MARIE HOURIET, LE SENS DU CONTRAT SOL
En chroniquant une relation père-fille dans la Genève alternative, la romancière romande rappelle la force du combat citoyen qui a animé la Cité de Calvin dans les années 1970 et 1980
Marie Houriet se soucie du contrat social et du pacte citoyen. Pour elle, ou, en tout cas, pour les personnages de son troisième roman, Des jours meilleurs, une vie sans engagement ne vaut pas la peine d’être vécue. On sent cette flamme à chaque page de cette chronique genevoise qui navigue entre réalité et fiction. Et cette foi vibrante dans un monde régulé par un diapason humain emporte le lecteur, lui faisant oublier les quelques maladresses et naïvetés – notamment la fin – qui émaillent ce récit familial.
Pas la peine de chercher. Genève n’a jamais connu une communauté autogérée sur la presqu’île de la Jonction. Mais Marie Houriet, qui a vécu à Fribourg et dans la Cité de Calvin avant de s’installer dans le Jura, raconte si bien cet îlot alternatif né fin des années 1970 dans les anciens dépôts TPG, qu’on le visualise sans difficulté. Des bus comme habitats. L’école à la maison. Les enfants en liberté. Les parents embarqués dans des réunions enfumées qui n’en finissent pas. Et bien sûr, de la musique, du théâtre, des arts plastiques, comme s’il en pleuvait. Il fait froid, l’hiver, suffoquant, l’été, mais le lieu aimante les révolutionnaires loin à la ronde. JeanLouis et Lili font partie des pionniers de ce monde meilleur. Leurs filles, Juliette et Raphaëlle, sont des héritières qui surfent, légères, sur les mêmes valeurs.
DUR RETOUR SUR TERRE
Sauf que les temps changent et le retour sur terre, à la fin de l’épopée, marque le début d’une nouvelle ère. A la fois plus confortable et plus dure, plus individualiste. Au début du roman, qui commence vingt-cinq ans après les jours exaltants de l’utopie, Marie
Houriet a cette belle idée, peutêtre inspirée des séries. Alterner les passages de récit et les témoignages de deux des protagonistes, Jean-Louis et sa fille Raphaëlle, qui donnent leur prénom à chaque chapitre où ils confient leur vision. C’est un joli procédé qui permet d’avancer entre le coeur et la raison. Et, plus tard, on comprend pourquoi le focus est mis sur ces deux-là…

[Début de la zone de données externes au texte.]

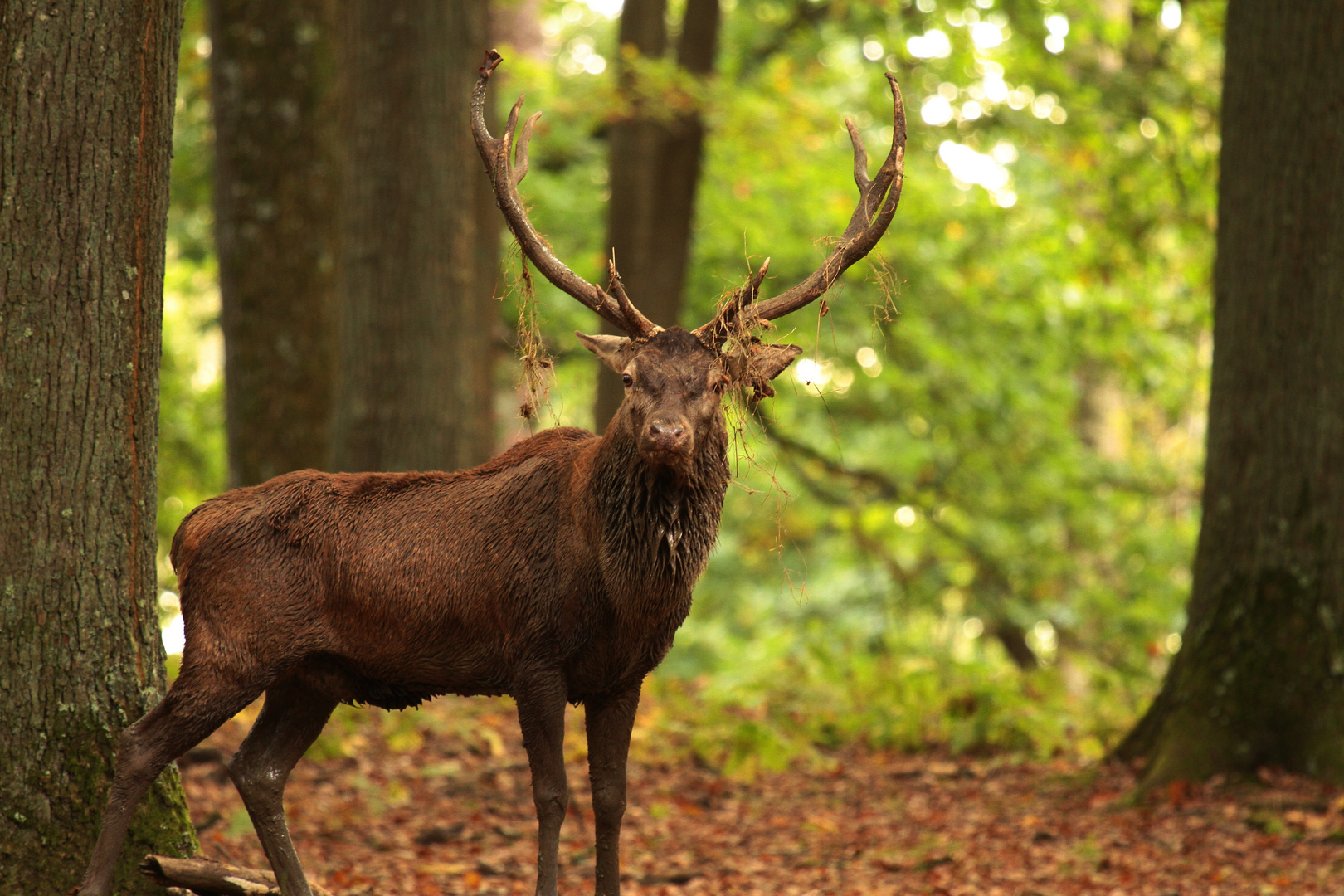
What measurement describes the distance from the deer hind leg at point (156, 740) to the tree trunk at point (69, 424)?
0.27 metres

Père et fille ne sont pas seuls à soliloquer dans cette première partie parfaitement tendue. Linda, une Américaine des années 2000 qui a cru au rêve de la propriété, dit aussi ses joies et, très vite, ses peines. A travers cette mère de famille qui élève seule son garçon, l’auteure donne un visage au scandale des subprimes. Et enflamme la mèche d’une bombe symbolique qui explosera au final dans le bien connu Bâtiment des Forces motrices genevois.
L’IMAGE CRÉE LE MOT
Le style de Marie Houriet? Simple, narratif, sans préciosité aucune, ni volonté d’innover. C’est l’image qui dicte le mot et non l’inverse. Un parti si modeste qu’il déroute parfois. Mais, très vite, l’histoire l’emporte et l’affection pour les personnages compense un certain effet vintage, pour ne pas dire daté. On s’attache à la famille révolutionnaire, comme on s’attache à Yvan, la pièce rapportée, époux de Raphaëlle, qui vient aussi d’un milieu populaire, mais à l’univers plus étriqué. Le poignant portrait de sa mère, Danièle, obsédée par la propreté, est spécialement éloquent.
Des jours meilleurs a encore ce talent: éviter le piège de l’amertume en donnant à la désillusion contemporaine un épilogue aussi improbable que farceur. Ce plan étonnant dilue l’intensité qui étreint le milieu du roman, mais le côté pieds nickelés de l’entreprise a aussi son charme. Marie Houriet ne veut pas se coucher devant le cynisme de l’argent. Elle mène son combat avec une belle ferveur et le coeur content.